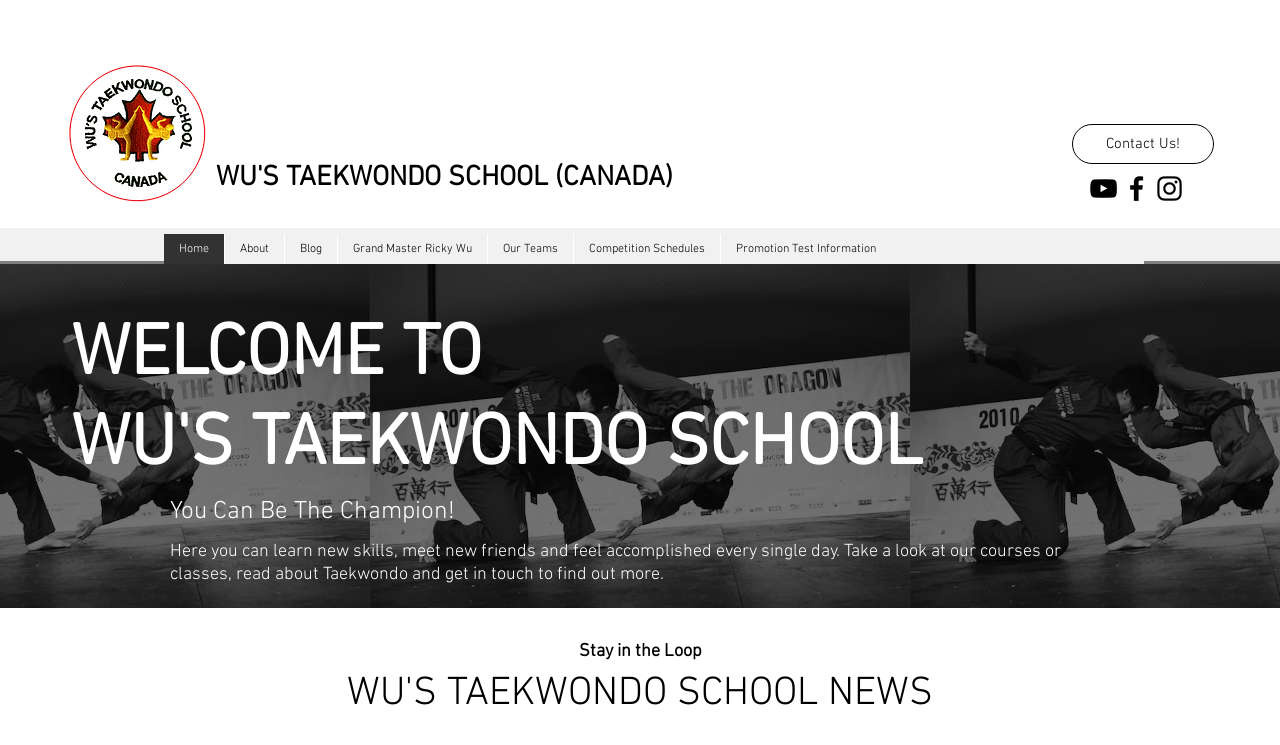

--- FILE ---
content_type: text/html; charset=utf-8
request_url: https://www.google.com/recaptcha/api2/aframe
body_size: 267
content:
<!DOCTYPE HTML><html><head><meta http-equiv="content-type" content="text/html; charset=UTF-8"></head><body><script nonce="febzczRmpz9n4xlZXv2lXw">/** Anti-fraud and anti-abuse applications only. See google.com/recaptcha */ try{var clients={'sodar':'https://pagead2.googlesyndication.com/pagead/sodar?'};window.addEventListener("message",function(a){try{if(a.source===window.parent){var b=JSON.parse(a.data);var c=clients[b['id']];if(c){var d=document.createElement('img');d.src=c+b['params']+'&rc='+(localStorage.getItem("rc::a")?sessionStorage.getItem("rc::b"):"");window.document.body.appendChild(d);sessionStorage.setItem("rc::e",parseInt(sessionStorage.getItem("rc::e")||0)+1);localStorage.setItem("rc::h",'1769129619535');}}}catch(b){}});window.parent.postMessage("_grecaptcha_ready", "*");}catch(b){}</script></body></html>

————

Are you able to set down all the lines above exactly, without any pictures?

--- FILE ---
content_type: text/html; charset=utf-8
request_url: https://www.google.com/recaptcha/api2/aframe
body_size: 267
content:
<!DOCTYPE HTML><html><head><meta http-equiv="content-type" content="text/html; charset=UTF-8"></head><body><script nonce="febzczRmpz9n4xlZXv2lXw">/** Anti-fraud and anti-abuse applications only. See google.com/recaptcha */ try{var clients={'sodar':'https://pagead2.googlesyndication.com/pagead/sodar?'};window.addEventListener("message",function(a){try{if(a.source===window.parent){var b=JSON.parse(a.data);var c=clients[b['id']];if(c){var d=document.createElement('img');d.src=c+b['params']+'&rc='+(localStorage.getItem("rc::a")?sessionStorage.getItem("rc::b"):"");window.document.body.appendChild(d);sessionStorage.setItem("rc::e",parseInt(sessionStorage.getItem("rc::e")||0)+1);localStorage.setItem("rc::h",'1769129619535');}}}catch(b){}});window.parent.postMessage("_grecaptcha_ready", "*");}catch(b){}</script></body></html>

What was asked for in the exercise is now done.